Гурьев покривился на «чумичку», но ничего не сказал, а кликнул Катю и попросил принести закуску. Когда с аппетитом выпили водки и заели осклизлыми, крупными грибами, Хрущов прикрыл плотнее дверь и начал:

– Новоприезжий сей у меня по приказу Нилова остановился. Любезной своей натуры сразу явил он знаки. Вначале спирт свой аптечный с легким сердцем отдал, потом десятью рублями ссудил.

– Эх, любишь ты просить! – сморщился Гурьев.

– Ну, сие дело мое, не тебе отдавать придется. Слушай дальше. Не по нраву мне сразу то пришлось, что потащился тот Мориц-Август к Нилову на ужин. Ну по какому такому сердечному расположению пригласил его капитан, да еще в первый же день? Нас-то к воеводе не звали. Ладно, надумал я к тебе идти, а перед сим променадом решил свою особу облагородить малость парой капель его духов, что лежали в сундучке...

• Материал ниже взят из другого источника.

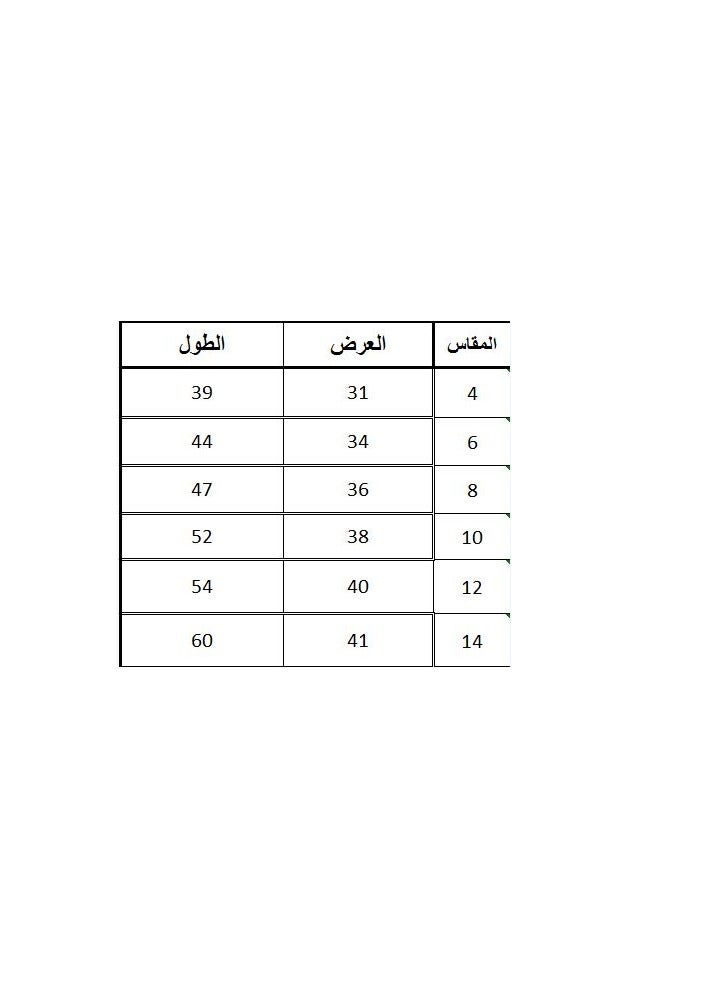 | المقاس | العرض | الطول |
|---|---|---|
| 4 | 31 | 39 |
| 6 | 34 | 44 |
| 8 | 36 | 47 |
| 10 | 38 | 52 |
| 12 | 40 | 54 |
| 14 | 41 | 60 |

– Да, оподлился ты, брат! – презрительно заметил Гурьев.

– Пусть оподлился, пусть! В соседстве с нами, подлыми, вы свое благородство с наивящей выгодой показать сумеете! Ну, открываю я его сундук, а там... – И Хрущов подробно рассказал о пистолетах, найденных в имуществе конфедерата. Но Гурьев не удивился.

– Ну и что же из оного? – равнодушно спросил ингерманландец, отпивая водку. – Почему бы дворянину пистолетов не иметь?